Hiller has been the Ducks’ starting goalie for most of the past half-decade, starting when he seized the job from beloved veteran Jean-Sebastien Giguere during the 2008-09 season. He has won a playoff series and made an All-Star team while providing steady netminding for an up-and-down club that has frequently played inept defense in front of him.
But Hiller has known for months that he could be headed out of Orange County. His contract expires this summer, and he hasn’t received an extension from a team with most of its key parts locked up for several years.
”Not knowing what’s going to be next season and all that stuff makes it even a little tougher,” Hiller said. ”But at the end, the further we go, the better I think for everybody. I really hope I’m going to get another chance, but if not, I want to be able to help the team no matter what.”
The Ducks’ apparent decision to relegate Hiller to the bench is based on his recent play, but it’s also likely influenced by their future. If they let Hiller walk, the Ducks need to know their youngsters can handle the job. So far, they’ve been solid.
Andersen, a 6-foot-4 Dane with a powerful net presence, hasn’t lost a start since mid-March, going 20-5 with a .923 save percentage as Hiller’s backup this season.

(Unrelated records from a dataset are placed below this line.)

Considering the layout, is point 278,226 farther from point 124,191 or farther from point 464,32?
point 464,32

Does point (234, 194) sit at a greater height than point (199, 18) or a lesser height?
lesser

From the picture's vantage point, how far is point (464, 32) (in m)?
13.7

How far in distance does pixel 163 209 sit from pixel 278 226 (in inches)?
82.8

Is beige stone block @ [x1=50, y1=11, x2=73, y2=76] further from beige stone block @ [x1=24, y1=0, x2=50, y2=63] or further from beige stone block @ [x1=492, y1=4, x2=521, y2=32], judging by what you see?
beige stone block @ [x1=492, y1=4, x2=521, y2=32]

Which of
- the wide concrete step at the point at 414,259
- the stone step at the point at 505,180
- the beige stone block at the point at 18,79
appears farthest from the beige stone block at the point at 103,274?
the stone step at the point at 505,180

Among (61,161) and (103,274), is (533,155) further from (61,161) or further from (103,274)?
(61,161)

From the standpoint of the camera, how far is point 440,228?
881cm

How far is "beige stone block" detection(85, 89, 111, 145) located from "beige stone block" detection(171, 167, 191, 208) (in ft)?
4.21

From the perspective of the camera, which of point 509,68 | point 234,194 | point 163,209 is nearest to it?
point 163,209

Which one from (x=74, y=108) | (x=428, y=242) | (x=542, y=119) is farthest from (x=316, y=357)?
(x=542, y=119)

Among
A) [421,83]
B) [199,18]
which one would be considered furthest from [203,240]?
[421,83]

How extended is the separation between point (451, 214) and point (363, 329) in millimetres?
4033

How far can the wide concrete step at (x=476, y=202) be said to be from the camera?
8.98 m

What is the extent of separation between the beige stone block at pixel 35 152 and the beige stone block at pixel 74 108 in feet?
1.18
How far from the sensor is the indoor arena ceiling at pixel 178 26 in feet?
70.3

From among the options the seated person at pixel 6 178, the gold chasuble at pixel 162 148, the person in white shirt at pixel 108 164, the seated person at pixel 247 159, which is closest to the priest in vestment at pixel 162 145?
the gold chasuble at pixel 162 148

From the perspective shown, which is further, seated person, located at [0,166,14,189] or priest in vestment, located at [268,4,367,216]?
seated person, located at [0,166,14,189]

The 20-year-old Gibson is widely considered the strongest goaltending prospect in hockey. Although he was only called up when a minor injury sidelined Andersen recently, Gibson was named the NHL’s second star for last week, allowing just four goals while winning his first three big-league starts.
The Ducks seem confident either rookie can withstand the pressure of a postseason run with no prior experience on that stage.
”I’ve seen kids step up and run with things all the time,” said Getzlaf, who won a Stanley Cup title during his second NHL season in 2006-07. ”Sometimes it’s better not to know what’s going on. You just go out there and play. You always hear that old saying, `The dumb kids don’t know any better.’ We were like that when we were young. We just went out and played and enjoyed the moment, and we’re just hoping our goaltenders can do that.”
Hiller said he’ll be rooting for the rookies along with his teammates, while still hoping for a chance to finish what he started in Anaheim six seasons ago.
”If you want to go all the way, you probably play 20-plus games,” Hiller said. ”And 20 games ago, I had three shutouts in four games, so it can go quick either way.”